31 July, 2010

Talking Bollocks

The last couple weeks, although the normal struggles of life still exist and are out and about, the peculiarities of their annoyance have not been present. I realized last night that my overarching sense of peace and joy recently, even while the storms rage on about me, is an answer to a prayer. 

The prayer was this: that despite the ever-present things going on around me, I would be so exquisitely wrapped up in His love, they would naturally work out in my mind and heart without my constant attention and catering to them. When His outpouring love fills you, you consequentially outpour His love yourself into everything you do. Or in other words, the prayer was to focus on only what GOD will have me focus on and trust that He’ll work out the rest without my help.

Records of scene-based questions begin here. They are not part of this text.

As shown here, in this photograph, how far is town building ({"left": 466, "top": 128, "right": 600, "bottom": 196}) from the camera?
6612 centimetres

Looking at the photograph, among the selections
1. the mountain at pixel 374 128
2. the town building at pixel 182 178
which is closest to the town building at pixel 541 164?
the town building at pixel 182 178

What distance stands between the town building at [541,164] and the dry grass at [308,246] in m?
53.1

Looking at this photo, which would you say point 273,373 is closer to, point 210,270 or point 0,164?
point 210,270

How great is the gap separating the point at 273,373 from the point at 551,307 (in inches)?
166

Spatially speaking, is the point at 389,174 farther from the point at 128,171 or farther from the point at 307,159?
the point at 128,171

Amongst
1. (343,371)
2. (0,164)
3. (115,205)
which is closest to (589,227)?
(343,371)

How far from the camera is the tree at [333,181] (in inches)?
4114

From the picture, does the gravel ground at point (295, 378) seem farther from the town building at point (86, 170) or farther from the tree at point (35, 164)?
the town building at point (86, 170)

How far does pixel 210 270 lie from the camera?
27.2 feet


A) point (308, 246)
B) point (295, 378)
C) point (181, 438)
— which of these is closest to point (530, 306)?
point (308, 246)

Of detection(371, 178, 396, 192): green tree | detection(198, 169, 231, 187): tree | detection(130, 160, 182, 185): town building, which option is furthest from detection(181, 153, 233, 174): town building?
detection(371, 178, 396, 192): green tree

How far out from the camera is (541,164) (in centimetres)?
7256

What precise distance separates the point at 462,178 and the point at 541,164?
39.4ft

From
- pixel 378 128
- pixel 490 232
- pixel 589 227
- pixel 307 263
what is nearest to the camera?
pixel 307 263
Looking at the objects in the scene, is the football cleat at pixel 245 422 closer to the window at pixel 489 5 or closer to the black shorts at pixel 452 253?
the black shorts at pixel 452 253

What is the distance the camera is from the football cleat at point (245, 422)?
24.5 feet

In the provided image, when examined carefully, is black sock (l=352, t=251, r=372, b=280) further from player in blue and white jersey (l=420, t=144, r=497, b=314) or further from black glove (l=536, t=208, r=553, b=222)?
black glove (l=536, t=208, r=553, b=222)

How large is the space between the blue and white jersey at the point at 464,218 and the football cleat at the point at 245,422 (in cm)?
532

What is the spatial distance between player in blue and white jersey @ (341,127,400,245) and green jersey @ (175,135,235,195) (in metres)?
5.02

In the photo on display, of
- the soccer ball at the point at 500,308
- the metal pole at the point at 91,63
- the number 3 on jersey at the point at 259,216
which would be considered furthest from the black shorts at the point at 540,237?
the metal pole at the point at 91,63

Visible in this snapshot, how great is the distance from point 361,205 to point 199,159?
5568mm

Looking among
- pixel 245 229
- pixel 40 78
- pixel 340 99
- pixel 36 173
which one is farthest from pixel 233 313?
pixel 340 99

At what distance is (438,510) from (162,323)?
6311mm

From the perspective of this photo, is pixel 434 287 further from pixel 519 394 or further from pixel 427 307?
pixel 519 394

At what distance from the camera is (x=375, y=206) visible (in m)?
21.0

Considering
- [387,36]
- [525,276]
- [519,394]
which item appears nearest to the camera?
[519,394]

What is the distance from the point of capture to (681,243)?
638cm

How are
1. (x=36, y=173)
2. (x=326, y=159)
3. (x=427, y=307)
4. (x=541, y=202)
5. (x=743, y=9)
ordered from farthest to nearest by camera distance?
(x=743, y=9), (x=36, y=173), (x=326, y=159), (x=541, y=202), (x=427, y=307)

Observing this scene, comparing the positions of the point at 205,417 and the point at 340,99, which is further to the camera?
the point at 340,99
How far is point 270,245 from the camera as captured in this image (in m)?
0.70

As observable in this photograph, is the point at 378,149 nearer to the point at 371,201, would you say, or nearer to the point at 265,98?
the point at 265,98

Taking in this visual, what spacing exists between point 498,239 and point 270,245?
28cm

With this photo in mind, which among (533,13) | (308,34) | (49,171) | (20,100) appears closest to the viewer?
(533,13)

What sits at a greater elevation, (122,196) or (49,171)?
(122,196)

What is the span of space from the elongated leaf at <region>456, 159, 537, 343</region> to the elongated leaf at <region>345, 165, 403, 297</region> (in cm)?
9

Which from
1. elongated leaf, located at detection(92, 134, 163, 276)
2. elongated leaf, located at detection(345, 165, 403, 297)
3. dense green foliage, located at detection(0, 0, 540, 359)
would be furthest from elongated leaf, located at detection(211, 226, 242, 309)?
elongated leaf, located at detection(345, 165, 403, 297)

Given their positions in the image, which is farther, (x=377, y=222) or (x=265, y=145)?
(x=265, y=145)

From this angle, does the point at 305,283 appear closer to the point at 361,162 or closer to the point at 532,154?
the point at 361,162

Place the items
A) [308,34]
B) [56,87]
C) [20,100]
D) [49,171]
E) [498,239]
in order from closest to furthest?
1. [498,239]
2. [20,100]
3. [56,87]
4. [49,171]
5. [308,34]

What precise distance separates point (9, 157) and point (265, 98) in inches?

After recently having multiple long conversations where the dialogue went through a series of unfruitful question-asking, answer-striving, and verbal processing, I became convicted that it was not glorifying to verbal process things when it is obvious that the spirit of wisdom is not present. How can we know the spirit of wisdom is not present in our conversations? 
  
"Talking Bollocks"

Well, as a simple answer (perhaps too simple), the conversation will lead into a whole lot of specifics about an issue, but will never quite reach a place of discussion about the core misconceptions of God - who He is and/or what He's doing in those situations right now. This misconception of Him is where the root of all the peculiar struggles lie all the while, sitting and hoping for us never to reach them. Or in other words: wisdom, given by the Holy Spirit (Isaiah 11:21 Cor 12:8) is not present in a conversation when specific issues become the focus and not the root of the problem. Specifics leave too much room for our own power and control when they are not entrusted to God.

Here’s an example Christ set regarding the woman caught in adultery in John 8:

When the woman was brought to Jesus by the Pharisees for His judgment, just being caught committing adultery, how did He handle it? Did Jesus ask, “well who was she caught having sex with?” And did He ask, “how long has this been going on?” Did Jesus even ask anything in particular about the situation? No. Because the peculiarities were only mere manifestations of the root problem; that she was living in sin - Jesus did say that. That’s what we’ve really got to get to, isn’t it - the root sin of the issue - our basic misconception of God and/or our rebellion if we do know?


"He cuts off every branch in me that bears no fruit, while every branch that does bear fruit he prunes so that it will be even more fruitful." 
- John 15:2

It may be strange to think of these unfruitful branches as being even our own compulsion to engage in dialogue without wisdom, but because the power of life and death are in our words (Proverbs 18:21), it is no small request I make of the Lord to prune this compulsion from my heart and to be able to discern when wisdom is upon me.

To hear what wisdom has to say in the bible, read her words in Proverbs 8. Happy talking. May the glory of God be upon all our lips.


2 comments:

Justine McKnight said...

Love the pictures. They are perfection.

And yes, what a fantastic reminder. You have a way of making things so darn simple. I love it and I love you!

Lise Gawin said...

The conversations I have with you tend to inspire such posts - you always take it back to the root!